DATA: Begin

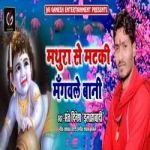 Mathura Se Matki Mangawale Bani songs
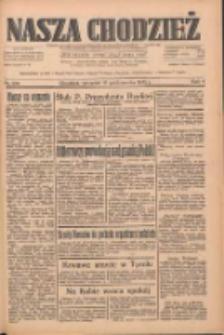 Nasza Chodzież: dziennik poświęcony obronie interesów narodowych na zachodnich ziemiach Polski 1933.10.12 R.4 Nr235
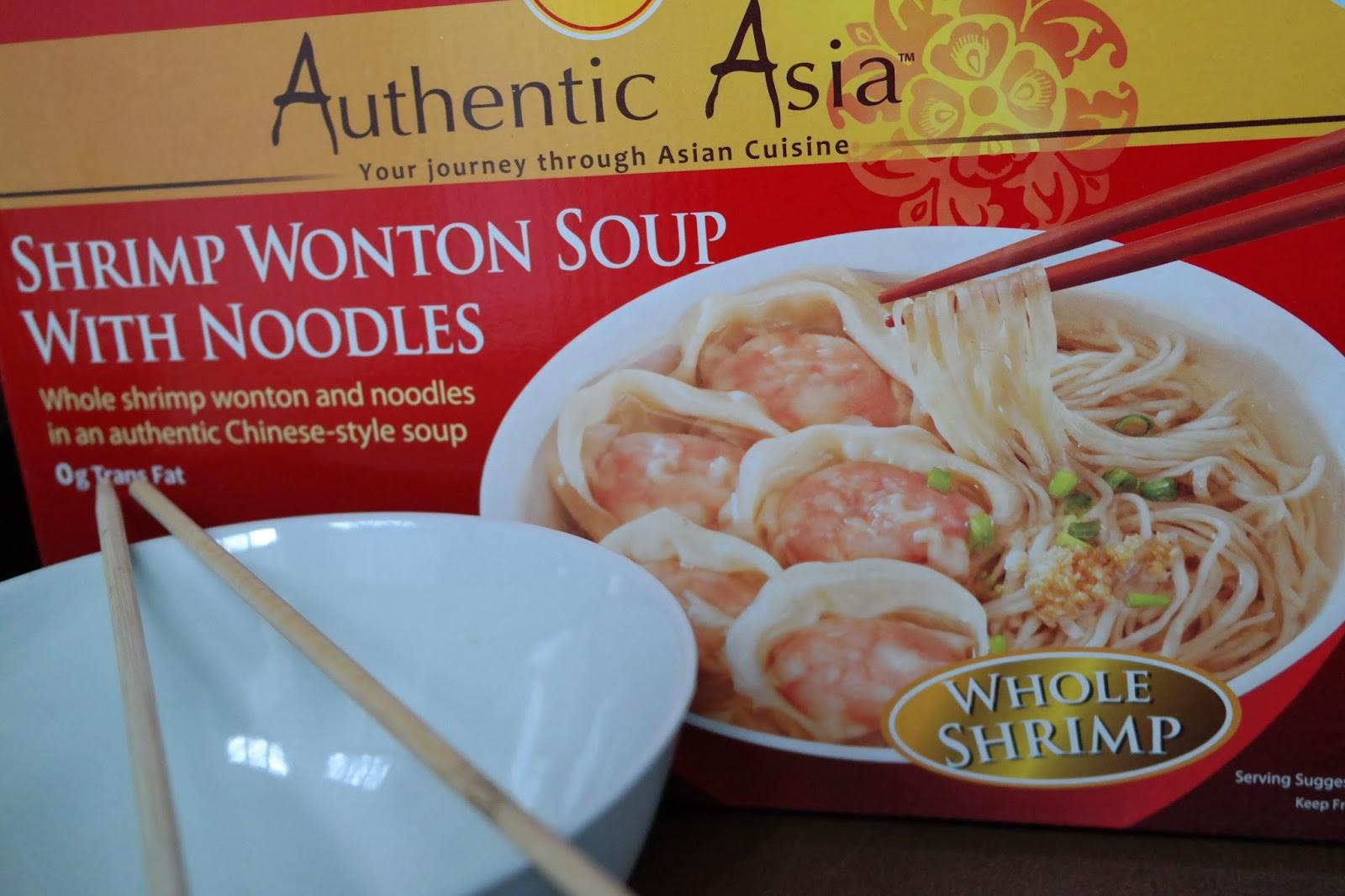 recipe: costco chicken wonton soup [10]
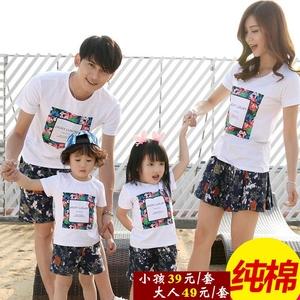 Cha mẹ và con mặc mùa hè ăn mặc gia đình nhà ba ba 2018 triều mới phù hợp với gia đình t- shirt kích thước lớn mẹ và con quần áo của phụ nữ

DATA: End

## INSTRUCTIONS TO FOLLOW
Only the pictures are to be left out; print everything else in the listing exactly.

## RESULT
 Mathura Se Matki Mangawale Bani songs
 Nasza Chodzież: dziennik poświęcony obronie interesów narodowych na zachodnich ziemiach Polski 1933.10.12 R.4 Nr235
 recipe: costco chicken wonton soup [10]
 Cha mẹ và con mặc mùa hè ăn mặc gia đình nhà ba ba 2018 triều mới phù hợp với gia đình t- shirt kích thước lớn mẹ và con quần áo của phụ nữ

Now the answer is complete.